Required action A: According to the Stata excerpt, what is the name of the frame you start with when you first open Stata?
Required action B: From the Stata excerpt, return the passage from "2.6.2 Frames" up to and including "change or cwf.", copied without any changes.
---------- Source extract
The preserve command saves an image of the data as they are now, and the restore command reloads the image of the data, discarding any interim changes. There can only be a single image of the data preserved at a time, so if you preserve, then make a change and want to preserve again (without an intervening restore), you can pass the option not to restore to discard the preserved image of the data.

restore, not

One thing to note about the use of preserve and restore in Do-files: If you run a chunk of commands which include a preserve statement, after the code executes restore is automatically run even if restore was not in the set of commands you ran!

2.6.2 Frames

Starting in Stata 16, Stata can load multiple data sets into different “frames”, though you still work with a single data set at a time. Each frame has a name; when you first open Stata the frame you start with is named “default”.

. frame
  (current frame is default)

The “default” frame is nothing special; it’s simply the name when you open a fresh version of Stata. You can create a new frame via frame create,

. frame create newframe

and move between frames via frame change or cwf.

. cwf newframe

. frame
  (current frame is newframe)

. cwf default

If we look at all frames with frame dir,

. frame dir
  default   74 x 12; 1978 automobile data
  newframe  0 x 0

we can see that the default frame has the most recent data we loaded, the auto data. We could switch to the newframe and load a separate data set if we wanted.

. cwf newframe

. sysuse bplong
(Fictional blood-pressure data)

. frame dir
  default   74 x 12; 1978 automobile data
  newframe  240 x 5; Fictional blood-pressure data

Note that commands operate on our current frame, so calling describe will describe “bplong” since we’re still in newframe.

. describe, short

Contains data from /Applications/Stata/ado/base/b/bplong.dta
 Observations:           240                  Fictional blood-pressure data
    Variables:             5                  1 May 2022 11:28
Sorted by: patient

We can run commands on the other frame either by changing to that frame with cwf, or by using the frame ___: prefix:

. frame default: describe, short

Contains data from /Applications/Stata/ado/base/a/auto.dta
 Observations:            74                  1978 automobile data
    Variables:            12                  13 Apr 2022 17:45
Sorted by: foreign

2.6.2.1 Dropping frames

When you load a data set, it gets loaded into your computer’s memory. If you keep creating new frames and loading data, you can very quickly run out of memory!
--------------------
---------- Given records
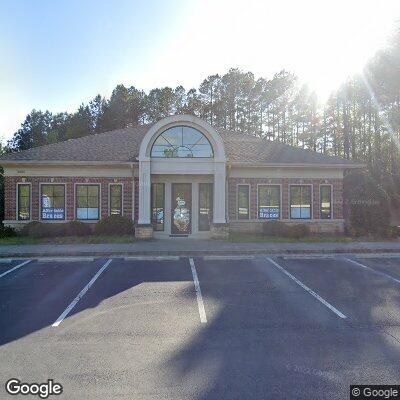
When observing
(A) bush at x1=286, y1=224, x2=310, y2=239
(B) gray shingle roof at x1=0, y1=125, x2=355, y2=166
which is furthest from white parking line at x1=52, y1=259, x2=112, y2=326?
(A) bush at x1=286, y1=224, x2=310, y2=239

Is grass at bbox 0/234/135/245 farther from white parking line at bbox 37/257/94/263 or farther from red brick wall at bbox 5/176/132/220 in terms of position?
white parking line at bbox 37/257/94/263

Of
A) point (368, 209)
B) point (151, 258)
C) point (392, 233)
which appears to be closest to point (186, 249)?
point (151, 258)

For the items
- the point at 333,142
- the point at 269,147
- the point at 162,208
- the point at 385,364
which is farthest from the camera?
the point at 333,142

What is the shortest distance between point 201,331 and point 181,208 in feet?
44.5

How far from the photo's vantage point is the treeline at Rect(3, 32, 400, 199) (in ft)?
136

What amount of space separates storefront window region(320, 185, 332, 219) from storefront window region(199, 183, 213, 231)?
5.87 m

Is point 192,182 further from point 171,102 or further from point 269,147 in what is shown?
point 171,102

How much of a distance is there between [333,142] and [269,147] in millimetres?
27883

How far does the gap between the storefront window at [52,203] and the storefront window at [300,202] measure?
1142 cm

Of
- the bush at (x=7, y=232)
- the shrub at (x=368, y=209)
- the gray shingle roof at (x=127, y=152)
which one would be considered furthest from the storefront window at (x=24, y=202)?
the shrub at (x=368, y=209)

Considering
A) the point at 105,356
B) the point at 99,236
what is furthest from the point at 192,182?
the point at 105,356

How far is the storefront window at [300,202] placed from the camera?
21.1 metres

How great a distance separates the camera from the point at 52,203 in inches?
797

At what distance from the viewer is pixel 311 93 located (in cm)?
4906
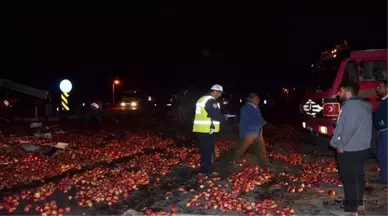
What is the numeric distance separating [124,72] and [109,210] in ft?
242

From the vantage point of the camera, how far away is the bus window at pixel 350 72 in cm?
1148

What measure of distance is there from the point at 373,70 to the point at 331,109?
1.54 metres

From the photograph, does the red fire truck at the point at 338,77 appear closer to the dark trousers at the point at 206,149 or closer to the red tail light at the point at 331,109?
the red tail light at the point at 331,109

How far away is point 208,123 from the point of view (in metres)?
8.98

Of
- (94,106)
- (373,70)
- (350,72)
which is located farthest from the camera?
(94,106)

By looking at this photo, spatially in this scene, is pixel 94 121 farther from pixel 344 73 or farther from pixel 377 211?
pixel 377 211

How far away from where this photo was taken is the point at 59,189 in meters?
8.20

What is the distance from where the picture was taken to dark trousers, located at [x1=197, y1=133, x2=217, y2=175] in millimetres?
9039

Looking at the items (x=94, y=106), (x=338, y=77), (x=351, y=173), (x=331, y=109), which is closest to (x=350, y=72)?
(x=338, y=77)

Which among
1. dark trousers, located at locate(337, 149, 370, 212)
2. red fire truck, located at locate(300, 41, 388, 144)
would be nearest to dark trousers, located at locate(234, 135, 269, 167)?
red fire truck, located at locate(300, 41, 388, 144)

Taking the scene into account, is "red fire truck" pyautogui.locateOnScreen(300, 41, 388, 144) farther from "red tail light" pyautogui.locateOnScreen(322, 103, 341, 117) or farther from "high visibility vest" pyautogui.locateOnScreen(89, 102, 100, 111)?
"high visibility vest" pyautogui.locateOnScreen(89, 102, 100, 111)

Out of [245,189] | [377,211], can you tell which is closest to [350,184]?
[377,211]

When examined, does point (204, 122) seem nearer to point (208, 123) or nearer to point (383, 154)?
point (208, 123)

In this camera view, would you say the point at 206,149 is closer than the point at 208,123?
No
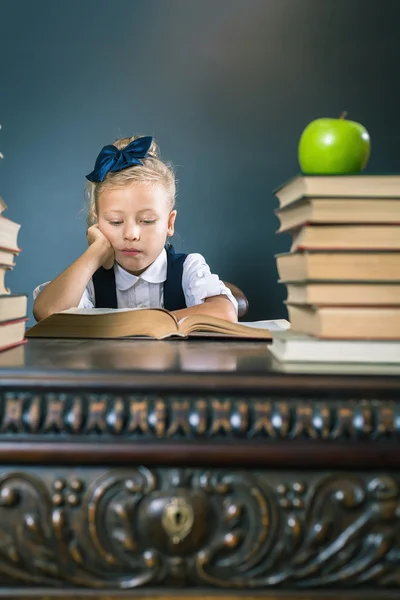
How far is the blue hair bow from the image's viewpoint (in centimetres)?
208

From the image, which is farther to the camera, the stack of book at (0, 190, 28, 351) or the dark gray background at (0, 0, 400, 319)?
the dark gray background at (0, 0, 400, 319)

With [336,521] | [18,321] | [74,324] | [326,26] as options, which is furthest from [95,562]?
[326,26]

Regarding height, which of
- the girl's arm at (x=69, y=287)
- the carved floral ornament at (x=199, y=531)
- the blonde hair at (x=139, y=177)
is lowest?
the carved floral ornament at (x=199, y=531)

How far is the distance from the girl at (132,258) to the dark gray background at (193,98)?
0.97 m

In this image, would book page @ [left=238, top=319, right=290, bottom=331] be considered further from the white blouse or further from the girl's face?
the white blouse

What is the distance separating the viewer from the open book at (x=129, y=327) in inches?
37.0

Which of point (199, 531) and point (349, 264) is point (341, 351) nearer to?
point (349, 264)

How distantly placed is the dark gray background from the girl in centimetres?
97

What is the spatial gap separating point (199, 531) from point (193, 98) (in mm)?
2988

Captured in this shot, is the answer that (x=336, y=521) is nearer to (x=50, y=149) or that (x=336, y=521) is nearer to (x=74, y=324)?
(x=74, y=324)

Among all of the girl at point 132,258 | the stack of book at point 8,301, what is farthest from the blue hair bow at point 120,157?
the stack of book at point 8,301

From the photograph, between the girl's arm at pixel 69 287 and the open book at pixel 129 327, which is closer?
the open book at pixel 129 327

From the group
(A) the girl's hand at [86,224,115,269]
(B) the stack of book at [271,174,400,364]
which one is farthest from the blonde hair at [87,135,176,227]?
(B) the stack of book at [271,174,400,364]

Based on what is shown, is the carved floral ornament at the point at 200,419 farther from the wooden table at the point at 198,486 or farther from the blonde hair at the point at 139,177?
the blonde hair at the point at 139,177
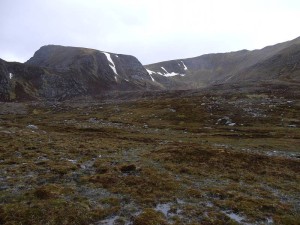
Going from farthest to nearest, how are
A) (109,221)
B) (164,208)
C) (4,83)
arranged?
(4,83)
(164,208)
(109,221)

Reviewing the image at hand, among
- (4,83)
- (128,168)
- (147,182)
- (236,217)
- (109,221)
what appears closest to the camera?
(109,221)

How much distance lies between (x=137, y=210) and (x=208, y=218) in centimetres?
454

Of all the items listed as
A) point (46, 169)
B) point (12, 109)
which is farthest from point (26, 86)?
point (46, 169)

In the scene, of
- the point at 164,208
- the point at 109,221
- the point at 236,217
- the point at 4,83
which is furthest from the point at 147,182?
the point at 4,83

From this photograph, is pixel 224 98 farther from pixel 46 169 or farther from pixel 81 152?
pixel 46 169

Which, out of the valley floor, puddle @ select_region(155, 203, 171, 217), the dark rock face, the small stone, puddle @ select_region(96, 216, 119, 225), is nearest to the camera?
puddle @ select_region(96, 216, 119, 225)

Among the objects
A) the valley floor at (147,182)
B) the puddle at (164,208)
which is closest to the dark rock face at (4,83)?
the valley floor at (147,182)

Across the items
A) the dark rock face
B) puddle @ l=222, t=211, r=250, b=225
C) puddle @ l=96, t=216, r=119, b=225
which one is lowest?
puddle @ l=222, t=211, r=250, b=225

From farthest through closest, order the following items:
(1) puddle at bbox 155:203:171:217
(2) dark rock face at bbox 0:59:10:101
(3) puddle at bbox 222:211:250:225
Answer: (2) dark rock face at bbox 0:59:10:101, (1) puddle at bbox 155:203:171:217, (3) puddle at bbox 222:211:250:225

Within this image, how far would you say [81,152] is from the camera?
37781 mm

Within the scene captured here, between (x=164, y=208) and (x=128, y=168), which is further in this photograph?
(x=128, y=168)

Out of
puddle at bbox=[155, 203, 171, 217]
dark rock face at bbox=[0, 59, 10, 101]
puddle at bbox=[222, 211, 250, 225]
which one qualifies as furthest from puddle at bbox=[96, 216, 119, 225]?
dark rock face at bbox=[0, 59, 10, 101]

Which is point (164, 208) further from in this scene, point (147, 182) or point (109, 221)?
point (147, 182)

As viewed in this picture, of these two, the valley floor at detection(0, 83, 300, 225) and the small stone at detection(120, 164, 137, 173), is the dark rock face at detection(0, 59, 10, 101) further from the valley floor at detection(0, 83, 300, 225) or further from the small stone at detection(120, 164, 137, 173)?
the small stone at detection(120, 164, 137, 173)
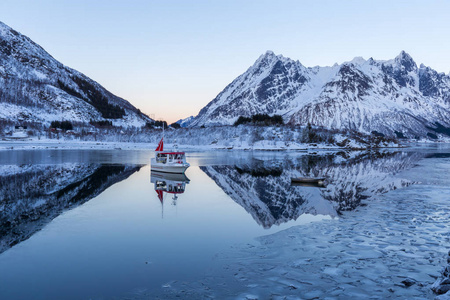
--------------------
Exercise result A: The starting frame is named "default".

Exercise result B:
2.6.2 Frames

Starting in Stata 16, Stata can load multiple data sets into different “frames”, though you still work with a single data set at a time. Each frame has a name; when you first open Stata the frame you start with is named “default”.

. frame
  (current frame is default)

The “default” frame is nothing special; it’s simply the name when you open a fresh version of Stata. You can create a new frame via frame create,

. frame create newframe

and move between frames via frame change or cwf.